Dans ses vux de nouvel an, le président enfonce le clou : « L’année 2007 qui commence sera une année d’exorcisme collectif [] qui requiert un changement profond des mentalités, une révolution morale et éthique. » Une allocution que Gizenga aurait pu prononcer à la virgule près. L’exécutif bicéphale est sur la même longueur d’onde. Les équilibres politiques et régionaux seront respectés, mais on y ajoutera une touche de respectabilité et de bonne moralité. Au final, cela devrait donner naissance, autour du 10 janvier, à un gouvernement pléthorique d’une soixantaine de membres rassemblant une quarantaine de ministres – dont cinq avec le rang de ministre d’État – et une vingtaine de vice-ministres. Pour certains il s’agirait d’inconnus, de nouveaux venus, de technocrates, parfois issus de la diaspora. Deux ministres sans portefeuille (faisant office de directeur de cabinet) se verraient rattachés au président et au Premier ministre.

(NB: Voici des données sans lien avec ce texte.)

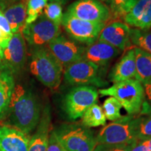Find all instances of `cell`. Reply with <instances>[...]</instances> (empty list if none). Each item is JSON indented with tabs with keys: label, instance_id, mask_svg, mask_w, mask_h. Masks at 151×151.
<instances>
[{
	"label": "cell",
	"instance_id": "cell-24",
	"mask_svg": "<svg viewBox=\"0 0 151 151\" xmlns=\"http://www.w3.org/2000/svg\"><path fill=\"white\" fill-rule=\"evenodd\" d=\"M48 0H28L27 1V17L25 24H31L43 14Z\"/></svg>",
	"mask_w": 151,
	"mask_h": 151
},
{
	"label": "cell",
	"instance_id": "cell-35",
	"mask_svg": "<svg viewBox=\"0 0 151 151\" xmlns=\"http://www.w3.org/2000/svg\"><path fill=\"white\" fill-rule=\"evenodd\" d=\"M19 1H20V0H0V9L3 11L4 9L8 7L9 6Z\"/></svg>",
	"mask_w": 151,
	"mask_h": 151
},
{
	"label": "cell",
	"instance_id": "cell-4",
	"mask_svg": "<svg viewBox=\"0 0 151 151\" xmlns=\"http://www.w3.org/2000/svg\"><path fill=\"white\" fill-rule=\"evenodd\" d=\"M140 114L122 116L105 125L96 137L97 144H132L137 141V129Z\"/></svg>",
	"mask_w": 151,
	"mask_h": 151
},
{
	"label": "cell",
	"instance_id": "cell-39",
	"mask_svg": "<svg viewBox=\"0 0 151 151\" xmlns=\"http://www.w3.org/2000/svg\"><path fill=\"white\" fill-rule=\"evenodd\" d=\"M2 59H3V49L1 48V46H0V66H1Z\"/></svg>",
	"mask_w": 151,
	"mask_h": 151
},
{
	"label": "cell",
	"instance_id": "cell-2",
	"mask_svg": "<svg viewBox=\"0 0 151 151\" xmlns=\"http://www.w3.org/2000/svg\"><path fill=\"white\" fill-rule=\"evenodd\" d=\"M29 69L39 82L51 90L59 88L65 69L47 46L34 47Z\"/></svg>",
	"mask_w": 151,
	"mask_h": 151
},
{
	"label": "cell",
	"instance_id": "cell-5",
	"mask_svg": "<svg viewBox=\"0 0 151 151\" xmlns=\"http://www.w3.org/2000/svg\"><path fill=\"white\" fill-rule=\"evenodd\" d=\"M64 81L70 86H91L106 88L109 83L102 78L101 69L92 62L81 60L64 69Z\"/></svg>",
	"mask_w": 151,
	"mask_h": 151
},
{
	"label": "cell",
	"instance_id": "cell-40",
	"mask_svg": "<svg viewBox=\"0 0 151 151\" xmlns=\"http://www.w3.org/2000/svg\"><path fill=\"white\" fill-rule=\"evenodd\" d=\"M99 1L104 4H109V5L111 4L112 0H99Z\"/></svg>",
	"mask_w": 151,
	"mask_h": 151
},
{
	"label": "cell",
	"instance_id": "cell-37",
	"mask_svg": "<svg viewBox=\"0 0 151 151\" xmlns=\"http://www.w3.org/2000/svg\"><path fill=\"white\" fill-rule=\"evenodd\" d=\"M6 73V71L0 70V86H1V83H3L4 79L5 78Z\"/></svg>",
	"mask_w": 151,
	"mask_h": 151
},
{
	"label": "cell",
	"instance_id": "cell-28",
	"mask_svg": "<svg viewBox=\"0 0 151 151\" xmlns=\"http://www.w3.org/2000/svg\"><path fill=\"white\" fill-rule=\"evenodd\" d=\"M128 0H112L109 4V10L111 13V21L116 20H122V18L125 15L124 13V7Z\"/></svg>",
	"mask_w": 151,
	"mask_h": 151
},
{
	"label": "cell",
	"instance_id": "cell-12",
	"mask_svg": "<svg viewBox=\"0 0 151 151\" xmlns=\"http://www.w3.org/2000/svg\"><path fill=\"white\" fill-rule=\"evenodd\" d=\"M130 27L122 20L111 21L106 24L97 41H104L121 51L133 48L129 39Z\"/></svg>",
	"mask_w": 151,
	"mask_h": 151
},
{
	"label": "cell",
	"instance_id": "cell-22",
	"mask_svg": "<svg viewBox=\"0 0 151 151\" xmlns=\"http://www.w3.org/2000/svg\"><path fill=\"white\" fill-rule=\"evenodd\" d=\"M81 124L87 128L105 126L106 118L102 108L97 104L90 106L81 117Z\"/></svg>",
	"mask_w": 151,
	"mask_h": 151
},
{
	"label": "cell",
	"instance_id": "cell-16",
	"mask_svg": "<svg viewBox=\"0 0 151 151\" xmlns=\"http://www.w3.org/2000/svg\"><path fill=\"white\" fill-rule=\"evenodd\" d=\"M51 131L50 109L49 106H46L41 113L40 120L35 134L29 139L28 151H47L49 136Z\"/></svg>",
	"mask_w": 151,
	"mask_h": 151
},
{
	"label": "cell",
	"instance_id": "cell-31",
	"mask_svg": "<svg viewBox=\"0 0 151 151\" xmlns=\"http://www.w3.org/2000/svg\"><path fill=\"white\" fill-rule=\"evenodd\" d=\"M97 145V139L92 134L83 141L77 151H93Z\"/></svg>",
	"mask_w": 151,
	"mask_h": 151
},
{
	"label": "cell",
	"instance_id": "cell-10",
	"mask_svg": "<svg viewBox=\"0 0 151 151\" xmlns=\"http://www.w3.org/2000/svg\"><path fill=\"white\" fill-rule=\"evenodd\" d=\"M67 12L81 20L97 23L110 22L109 8L99 0H76L67 8Z\"/></svg>",
	"mask_w": 151,
	"mask_h": 151
},
{
	"label": "cell",
	"instance_id": "cell-19",
	"mask_svg": "<svg viewBox=\"0 0 151 151\" xmlns=\"http://www.w3.org/2000/svg\"><path fill=\"white\" fill-rule=\"evenodd\" d=\"M2 11L10 25L13 35L21 32L27 17V2L22 1H17L9 6Z\"/></svg>",
	"mask_w": 151,
	"mask_h": 151
},
{
	"label": "cell",
	"instance_id": "cell-21",
	"mask_svg": "<svg viewBox=\"0 0 151 151\" xmlns=\"http://www.w3.org/2000/svg\"><path fill=\"white\" fill-rule=\"evenodd\" d=\"M14 87V76L6 71L3 83L0 86V120L5 118L8 114L11 97Z\"/></svg>",
	"mask_w": 151,
	"mask_h": 151
},
{
	"label": "cell",
	"instance_id": "cell-15",
	"mask_svg": "<svg viewBox=\"0 0 151 151\" xmlns=\"http://www.w3.org/2000/svg\"><path fill=\"white\" fill-rule=\"evenodd\" d=\"M29 135L9 124L0 125V149L3 151H28Z\"/></svg>",
	"mask_w": 151,
	"mask_h": 151
},
{
	"label": "cell",
	"instance_id": "cell-13",
	"mask_svg": "<svg viewBox=\"0 0 151 151\" xmlns=\"http://www.w3.org/2000/svg\"><path fill=\"white\" fill-rule=\"evenodd\" d=\"M54 132L66 151H77L83 141L92 134L89 128L76 123L63 124Z\"/></svg>",
	"mask_w": 151,
	"mask_h": 151
},
{
	"label": "cell",
	"instance_id": "cell-6",
	"mask_svg": "<svg viewBox=\"0 0 151 151\" xmlns=\"http://www.w3.org/2000/svg\"><path fill=\"white\" fill-rule=\"evenodd\" d=\"M99 92L91 86H74L64 97L62 107L68 118L71 120L81 118L86 111L96 104Z\"/></svg>",
	"mask_w": 151,
	"mask_h": 151
},
{
	"label": "cell",
	"instance_id": "cell-30",
	"mask_svg": "<svg viewBox=\"0 0 151 151\" xmlns=\"http://www.w3.org/2000/svg\"><path fill=\"white\" fill-rule=\"evenodd\" d=\"M47 151H66L62 145L58 140L54 130L51 131L49 136L48 145Z\"/></svg>",
	"mask_w": 151,
	"mask_h": 151
},
{
	"label": "cell",
	"instance_id": "cell-26",
	"mask_svg": "<svg viewBox=\"0 0 151 151\" xmlns=\"http://www.w3.org/2000/svg\"><path fill=\"white\" fill-rule=\"evenodd\" d=\"M151 138V113L146 116L140 115L137 129V141H146Z\"/></svg>",
	"mask_w": 151,
	"mask_h": 151
},
{
	"label": "cell",
	"instance_id": "cell-3",
	"mask_svg": "<svg viewBox=\"0 0 151 151\" xmlns=\"http://www.w3.org/2000/svg\"><path fill=\"white\" fill-rule=\"evenodd\" d=\"M98 92L101 96L116 98L129 116L141 114L146 103L143 84L136 78L116 83L109 88L99 89Z\"/></svg>",
	"mask_w": 151,
	"mask_h": 151
},
{
	"label": "cell",
	"instance_id": "cell-17",
	"mask_svg": "<svg viewBox=\"0 0 151 151\" xmlns=\"http://www.w3.org/2000/svg\"><path fill=\"white\" fill-rule=\"evenodd\" d=\"M122 22L132 28H151V0H139L122 18Z\"/></svg>",
	"mask_w": 151,
	"mask_h": 151
},
{
	"label": "cell",
	"instance_id": "cell-18",
	"mask_svg": "<svg viewBox=\"0 0 151 151\" xmlns=\"http://www.w3.org/2000/svg\"><path fill=\"white\" fill-rule=\"evenodd\" d=\"M136 63L134 47L126 50L119 61L113 66L109 74V78L113 83L135 78Z\"/></svg>",
	"mask_w": 151,
	"mask_h": 151
},
{
	"label": "cell",
	"instance_id": "cell-9",
	"mask_svg": "<svg viewBox=\"0 0 151 151\" xmlns=\"http://www.w3.org/2000/svg\"><path fill=\"white\" fill-rule=\"evenodd\" d=\"M27 62V48L21 32L14 34L8 46L3 50L0 70L18 75L24 69Z\"/></svg>",
	"mask_w": 151,
	"mask_h": 151
},
{
	"label": "cell",
	"instance_id": "cell-29",
	"mask_svg": "<svg viewBox=\"0 0 151 151\" xmlns=\"http://www.w3.org/2000/svg\"><path fill=\"white\" fill-rule=\"evenodd\" d=\"M131 144H97L93 151H129Z\"/></svg>",
	"mask_w": 151,
	"mask_h": 151
},
{
	"label": "cell",
	"instance_id": "cell-7",
	"mask_svg": "<svg viewBox=\"0 0 151 151\" xmlns=\"http://www.w3.org/2000/svg\"><path fill=\"white\" fill-rule=\"evenodd\" d=\"M62 25L70 39L88 46L96 42L106 24L92 22L71 16L67 11L63 14Z\"/></svg>",
	"mask_w": 151,
	"mask_h": 151
},
{
	"label": "cell",
	"instance_id": "cell-25",
	"mask_svg": "<svg viewBox=\"0 0 151 151\" xmlns=\"http://www.w3.org/2000/svg\"><path fill=\"white\" fill-rule=\"evenodd\" d=\"M122 106L116 98L109 97L103 104V111L106 118L111 121H115L122 117Z\"/></svg>",
	"mask_w": 151,
	"mask_h": 151
},
{
	"label": "cell",
	"instance_id": "cell-8",
	"mask_svg": "<svg viewBox=\"0 0 151 151\" xmlns=\"http://www.w3.org/2000/svg\"><path fill=\"white\" fill-rule=\"evenodd\" d=\"M21 34L29 46L37 47L46 46L62 32L60 25L50 21L43 14L32 23L24 24Z\"/></svg>",
	"mask_w": 151,
	"mask_h": 151
},
{
	"label": "cell",
	"instance_id": "cell-1",
	"mask_svg": "<svg viewBox=\"0 0 151 151\" xmlns=\"http://www.w3.org/2000/svg\"><path fill=\"white\" fill-rule=\"evenodd\" d=\"M41 113V104L33 90L15 85L7 114L9 125L29 135L37 128Z\"/></svg>",
	"mask_w": 151,
	"mask_h": 151
},
{
	"label": "cell",
	"instance_id": "cell-32",
	"mask_svg": "<svg viewBox=\"0 0 151 151\" xmlns=\"http://www.w3.org/2000/svg\"><path fill=\"white\" fill-rule=\"evenodd\" d=\"M0 29L3 30L5 32L10 34V35H13L12 32H11L10 25H9L6 18L4 16L3 11L1 9H0Z\"/></svg>",
	"mask_w": 151,
	"mask_h": 151
},
{
	"label": "cell",
	"instance_id": "cell-20",
	"mask_svg": "<svg viewBox=\"0 0 151 151\" xmlns=\"http://www.w3.org/2000/svg\"><path fill=\"white\" fill-rule=\"evenodd\" d=\"M135 54V78L143 84L151 80V54L134 47Z\"/></svg>",
	"mask_w": 151,
	"mask_h": 151
},
{
	"label": "cell",
	"instance_id": "cell-36",
	"mask_svg": "<svg viewBox=\"0 0 151 151\" xmlns=\"http://www.w3.org/2000/svg\"><path fill=\"white\" fill-rule=\"evenodd\" d=\"M139 1V0H128L125 5V7H124V13H125V14L129 12L132 7L136 4V3Z\"/></svg>",
	"mask_w": 151,
	"mask_h": 151
},
{
	"label": "cell",
	"instance_id": "cell-14",
	"mask_svg": "<svg viewBox=\"0 0 151 151\" xmlns=\"http://www.w3.org/2000/svg\"><path fill=\"white\" fill-rule=\"evenodd\" d=\"M122 51L104 41L96 42L86 47L83 59L92 62L99 68L106 67Z\"/></svg>",
	"mask_w": 151,
	"mask_h": 151
},
{
	"label": "cell",
	"instance_id": "cell-23",
	"mask_svg": "<svg viewBox=\"0 0 151 151\" xmlns=\"http://www.w3.org/2000/svg\"><path fill=\"white\" fill-rule=\"evenodd\" d=\"M129 39L134 47L139 48L151 54V28L140 29L130 28Z\"/></svg>",
	"mask_w": 151,
	"mask_h": 151
},
{
	"label": "cell",
	"instance_id": "cell-27",
	"mask_svg": "<svg viewBox=\"0 0 151 151\" xmlns=\"http://www.w3.org/2000/svg\"><path fill=\"white\" fill-rule=\"evenodd\" d=\"M43 14L48 20L54 22L55 24L61 25L64 14L62 12L61 4L55 1L47 4L46 6L43 10Z\"/></svg>",
	"mask_w": 151,
	"mask_h": 151
},
{
	"label": "cell",
	"instance_id": "cell-38",
	"mask_svg": "<svg viewBox=\"0 0 151 151\" xmlns=\"http://www.w3.org/2000/svg\"><path fill=\"white\" fill-rule=\"evenodd\" d=\"M50 1V2H52V1H55V2H58L60 4H65L66 1H67V0H49Z\"/></svg>",
	"mask_w": 151,
	"mask_h": 151
},
{
	"label": "cell",
	"instance_id": "cell-11",
	"mask_svg": "<svg viewBox=\"0 0 151 151\" xmlns=\"http://www.w3.org/2000/svg\"><path fill=\"white\" fill-rule=\"evenodd\" d=\"M47 46L64 67L83 60L86 46L60 35L50 41Z\"/></svg>",
	"mask_w": 151,
	"mask_h": 151
},
{
	"label": "cell",
	"instance_id": "cell-34",
	"mask_svg": "<svg viewBox=\"0 0 151 151\" xmlns=\"http://www.w3.org/2000/svg\"><path fill=\"white\" fill-rule=\"evenodd\" d=\"M143 88H144L146 99L148 101L149 106L151 108V80L143 83Z\"/></svg>",
	"mask_w": 151,
	"mask_h": 151
},
{
	"label": "cell",
	"instance_id": "cell-33",
	"mask_svg": "<svg viewBox=\"0 0 151 151\" xmlns=\"http://www.w3.org/2000/svg\"><path fill=\"white\" fill-rule=\"evenodd\" d=\"M13 35H10L3 30L0 29V46L3 49V50L8 46L9 41H10Z\"/></svg>",
	"mask_w": 151,
	"mask_h": 151
},
{
	"label": "cell",
	"instance_id": "cell-42",
	"mask_svg": "<svg viewBox=\"0 0 151 151\" xmlns=\"http://www.w3.org/2000/svg\"><path fill=\"white\" fill-rule=\"evenodd\" d=\"M0 151H3L2 150H1V149H0Z\"/></svg>",
	"mask_w": 151,
	"mask_h": 151
},
{
	"label": "cell",
	"instance_id": "cell-41",
	"mask_svg": "<svg viewBox=\"0 0 151 151\" xmlns=\"http://www.w3.org/2000/svg\"><path fill=\"white\" fill-rule=\"evenodd\" d=\"M20 1H25V2H27L28 0H20Z\"/></svg>",
	"mask_w": 151,
	"mask_h": 151
}]
</instances>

« Nous sommes confiants, sereins et prêts à assumer nos responsabilités », assure Sylvain Ngabu, le secrétaire permanent sortant du Palu, appelé à « de hautes fonctions étatiques », selon les propres termes de son collègue Mayobo. « Il n’y a pas de rivalités et nous n’avons pas modifié notre fonctionnement », ajoute le porte-parole qui souligne l’organisation rigoureuse de son parti beaucoup plus habitué à la rigueur de la clandestinité qu’aux délices du pouvoir. Telle une armée disciplinée, le Palu dispose d’un service courrier, protocole, logistique ainsi que d’une solide direction. La base est régulièrement consultée. Cela a été le cas lors de la candidature du « chef », dont la caution de 50 000 dollars a été payée par les militants sous forme de souscription. Les décisions sont prises collégialement au sein d’un comité exécutif national réunissant au moins trente membres ou bien par un conseil plus restreint.
Quant à Gizenga, il est resté le même malgré un agenda chargé et les nombreuses navettes effectuées entre le siège du Palu, dans le quartier de Limete, la primature et la présidence situées le long du fleuve Congo. Son équipe rapprochée est sollicitée, mais l’arbitrage final ne souffre d’aucune contestation. Il répartit les tâches au sein de son état-major, consulte les dossiers et tranche. Les demandes d’audiences sont nombreuses, mais sélectionnées sans concession. Il est levé à l’aube et s’impose la même discipline de vie. « Pas d’excès de table, pas d’alcool, de la lecture et du temps pour la réflexion. » « À présent, il va être bousculé, recevoir des flèches mais c’est la meilleure façon de mourir, laisser les siens sur le bon chemin et mettre fin à un système qui a détruit le pays », conclut son porte-parole. À 81 ans, ce sera le point d’orgue d’une carrière entamée en 1960. À l’époque, tout était différent dans ce qui allait devenir la République démocratique du Congo.